Бенефициары победы, получившие по «Победе», они – хотя бы в глазах ребенка – хотели казаться настоящими солдатами, речи их были полны бахвальства, преувеличенных или небывших подвигов. Дед Константин знал этим людям цену, но вынужден был пускать в дом; бабушка презирала, но не смела перечить мужу. И они приходили пировать, брали мальчика на трибуны на Красной площади смотреть парад, возили в тир, дарили роскошные, не по возрасту, подарки.
Восемь лет прожившие после войны под Сталиным, боявшиеся его даже мертвого, запивавшие водкой, заедавшие жирным антрекотом свой ужас перед ним, они в своем кругу продолжали праздновать день рождения Вождя – ибо опасались, что он вернется, достанет и с того света, сотрет в лагерную пыль.
Во время войны они вымещали свой страх перед Сталиным на подчиненных, унижая, избивая, расстреливая. А после, когда Вождь умер, они стали радостно «подпевать» эстрадным песням, фильмам и мемуарам старших по званию, изображавшим их бесстрашными героями.
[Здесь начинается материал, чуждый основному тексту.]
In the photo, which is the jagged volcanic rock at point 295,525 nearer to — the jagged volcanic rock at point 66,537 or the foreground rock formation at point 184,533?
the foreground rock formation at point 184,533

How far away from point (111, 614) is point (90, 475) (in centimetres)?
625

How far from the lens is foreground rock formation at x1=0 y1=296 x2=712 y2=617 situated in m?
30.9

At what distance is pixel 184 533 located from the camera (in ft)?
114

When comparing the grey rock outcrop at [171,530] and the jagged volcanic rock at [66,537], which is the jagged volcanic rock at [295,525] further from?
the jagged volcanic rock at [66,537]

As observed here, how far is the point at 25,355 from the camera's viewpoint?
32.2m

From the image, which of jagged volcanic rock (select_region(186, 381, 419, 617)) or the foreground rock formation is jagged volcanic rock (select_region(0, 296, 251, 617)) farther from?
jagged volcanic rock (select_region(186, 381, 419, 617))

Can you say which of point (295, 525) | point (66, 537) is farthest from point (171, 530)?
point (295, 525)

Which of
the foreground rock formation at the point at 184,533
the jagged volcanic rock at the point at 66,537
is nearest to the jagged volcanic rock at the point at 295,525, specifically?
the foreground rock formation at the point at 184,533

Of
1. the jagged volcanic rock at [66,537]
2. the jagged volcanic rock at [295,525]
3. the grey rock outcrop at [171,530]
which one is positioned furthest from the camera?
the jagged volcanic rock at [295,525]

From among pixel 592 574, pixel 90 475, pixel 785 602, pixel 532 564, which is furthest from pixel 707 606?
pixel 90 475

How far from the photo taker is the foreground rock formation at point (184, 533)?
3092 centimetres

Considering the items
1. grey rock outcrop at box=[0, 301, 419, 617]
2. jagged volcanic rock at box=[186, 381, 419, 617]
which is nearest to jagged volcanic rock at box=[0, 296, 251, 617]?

Они пытались заклясть свой страх, завалить его трупами, оглушить киношными залпами «катюш», победить его, в конце концов. Но сколько бы ни играли на экране бравурные марши, ни проносились черно-белые танки мимо указателя «На Берлин» – страх всегда был рядом, носил френч, курил трубку и разговаривал голосом актера Михаила Геловани.
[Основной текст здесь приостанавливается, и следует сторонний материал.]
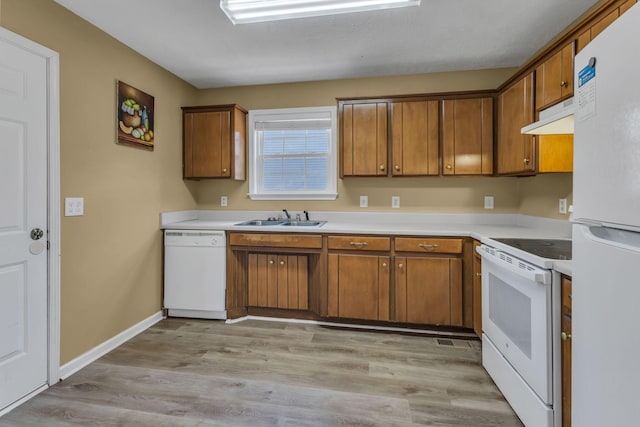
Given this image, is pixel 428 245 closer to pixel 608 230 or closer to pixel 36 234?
pixel 608 230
Мальчик не знал. И потому считал старших рабов Хозяина за достойных людей; приятельствовал с их отпрысками, учился с ними в элитной школе, а потом и в университете.
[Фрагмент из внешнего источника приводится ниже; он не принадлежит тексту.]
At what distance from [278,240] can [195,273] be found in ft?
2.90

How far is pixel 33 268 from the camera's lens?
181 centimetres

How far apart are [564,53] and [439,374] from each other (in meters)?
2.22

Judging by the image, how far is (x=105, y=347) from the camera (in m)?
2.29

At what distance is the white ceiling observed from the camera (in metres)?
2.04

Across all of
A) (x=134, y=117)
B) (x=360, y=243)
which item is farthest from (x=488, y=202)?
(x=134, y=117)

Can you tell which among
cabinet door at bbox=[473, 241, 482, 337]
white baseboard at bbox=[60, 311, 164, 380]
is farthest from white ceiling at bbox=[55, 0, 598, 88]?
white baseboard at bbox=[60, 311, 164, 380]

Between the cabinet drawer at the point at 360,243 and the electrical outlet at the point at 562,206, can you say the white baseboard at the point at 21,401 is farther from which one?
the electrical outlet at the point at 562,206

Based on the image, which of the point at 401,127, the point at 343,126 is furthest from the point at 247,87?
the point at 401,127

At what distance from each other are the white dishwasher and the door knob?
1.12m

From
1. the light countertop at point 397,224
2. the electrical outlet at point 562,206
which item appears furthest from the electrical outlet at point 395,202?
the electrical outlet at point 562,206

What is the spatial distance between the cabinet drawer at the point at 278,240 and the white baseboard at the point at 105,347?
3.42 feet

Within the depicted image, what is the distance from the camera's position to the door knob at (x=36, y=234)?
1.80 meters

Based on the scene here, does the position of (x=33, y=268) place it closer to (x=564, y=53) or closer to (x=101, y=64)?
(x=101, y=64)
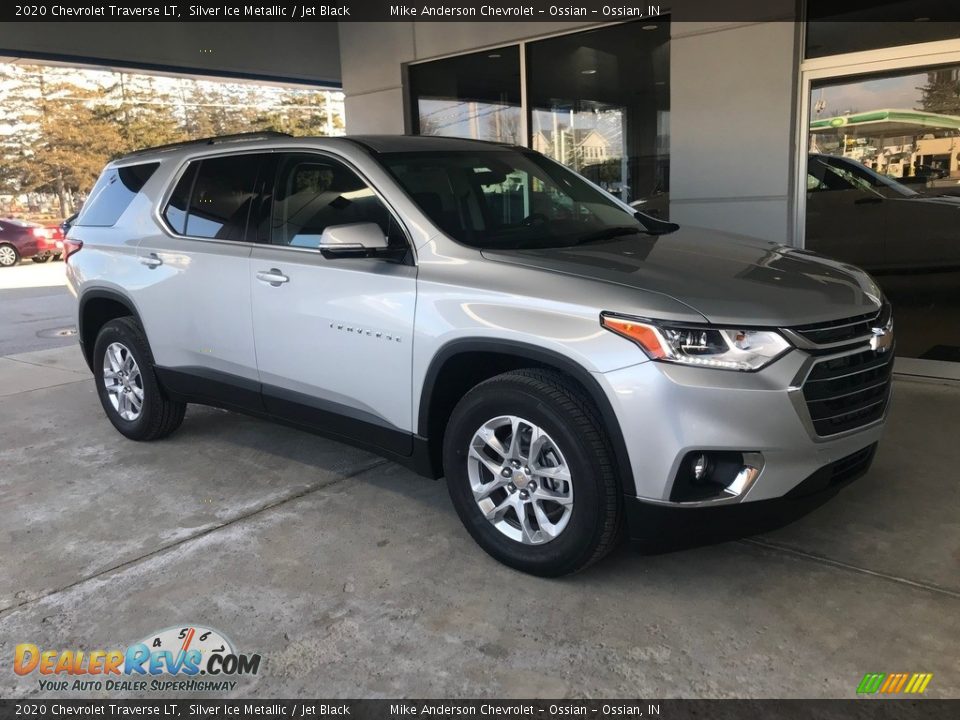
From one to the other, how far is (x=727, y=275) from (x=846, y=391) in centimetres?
62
Но была в нем – наверное, от матери, от Кирилловой бабушки – повадка одиночки, умение вести себя так, чтобы не оказаться в первых рядах, в активистах, в героях; не мужество, но способность быть, если понадобится, неудобной добычей, как черепаха или рыба-еж.
Никому не перебегал дорогу, ни с кем не соперничал, состоял в комсомоле, вступил в партию. Поддерживаемый связями отца и знакомых, не был, однако, карьеристом; не умел и не хотел есть людей, был хладен к большим идеям, но упорен в науке. Занимался своей археологией, словно желал спрятаться глубже во время, в историю, укрыться в разрушенных дворцах и храмах среднеазиатских правителей, в домах купцов, погибших во время монгольского нашествия, уменьшиться в размере, уйти в угли давних пожаров, в глину, в песок.
Мать никогда не говорила ему о немецких предках. Но он и сам благоразумно не углублялся в семейную историю, словно не видел последних исторических эпох, обладал врожденной исторической дальнозоркостью, хорошо различая лишь то, что отделено веками. В своих археологических экспедициях в Азии он встречал и археологию новейших времен, недавние руины лагерей, поселения высланных народов, карьеры и шахты, построенные рабами ГУЛАГа, но нельзя было сказать, что он об этом думает, что чувствует.